Martin Maldonado is a welcome addition for fans who appreciate the art of framing. The new Cubs catcher ranks in the top tier of framing over the last few years and only two other catchers since 2017 have saved more runs via framing than Maldonado’s 27.2 (loser Tyler Flowers: 32.0; Austin Hedges: 28.0). Last year, Maldonado ranked 18th of 117 qualified MLB catchers with 5.9 runs saved.
This season, However, Maldonado has remained pretty neutral in that area. But considering we have such a large sample size of his catching numbers, it’s probably unwise to assume that he is suddenly an average framer.
Theo Epstein certainly isn’t perturbed by Maldonado’s framing this season and gushed about his receiving ability after the trade.
“[Maldonado’s] an established catcher in this league who does a lot of great things behind the plate. He can really receive. He can really throw. He’s handled some of the best pitchers in the game.”
While Willson Contreras has also handled some of the best veteran pitchers, he ranks 93rd of 95 qualified catchers in framing runs this season. And the All-Star’s underwhelming score isn’t a byproduct of small sample size. Contreras also ranked dead last in framing runs in 2018. We know his arm and attitude are luxuries behind the dish, but his receiving ability is still a work in progress.
Unlike Contreras, Victor Caratini rates as plus receiver this season with 1.4 runs saved, which has been better than 75% of MLB catchers.

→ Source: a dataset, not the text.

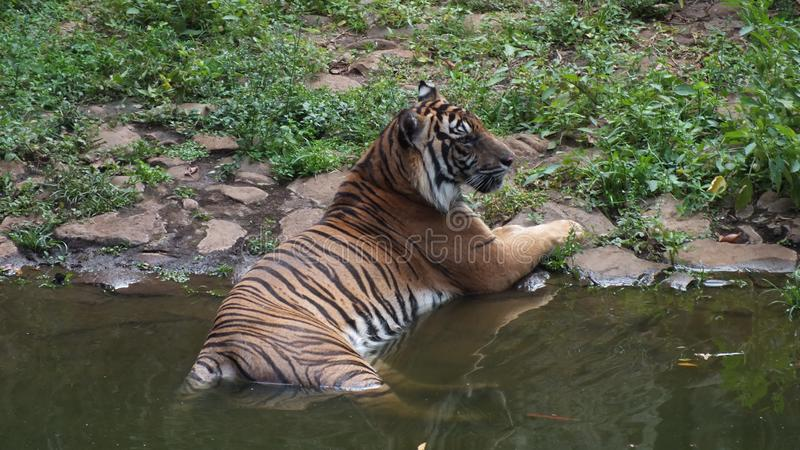 Panthera tigris sumatrae. Tiger subspecies, which are their natural habitat on the island of Sumatra, and are one of six tiger subspecies that still survive stock photography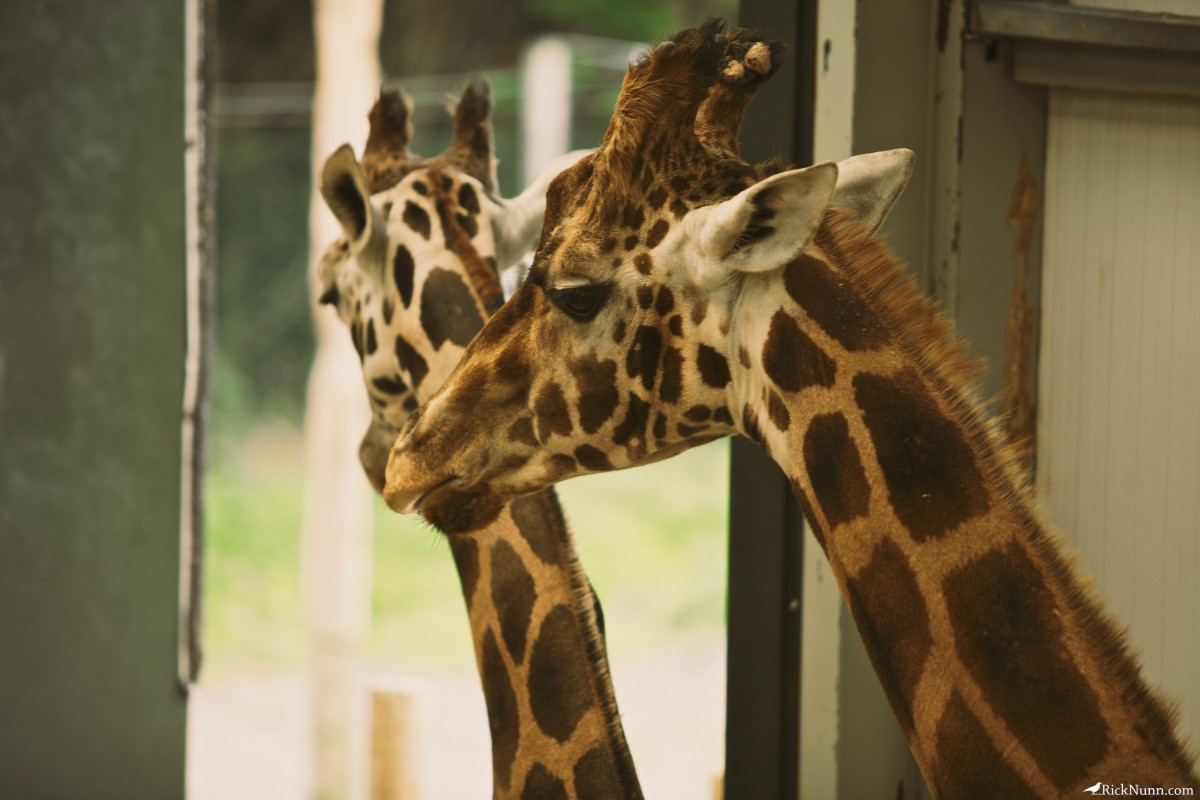 Blackpool Zoo - Blackpool Zoo 5 Photographed by Rick Nunn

Still, it’s possible that Caratini’s numbers are limited by a small sample (even though I think he looks pretty soft and controlled behind the dish).
The trio of Contreras, Caratini, and Maldonado instantly gives the Cubs the safest and most potent catching depth in MLB. Of course, the team has the best hitting catcher in MLB with Contreras. Plus, Joe Maddon can deploy Caratini not just at catcher but also at first to spell Rizzo if needed.
Things could change over the next two weeks, but this is a pretty solid trifecta.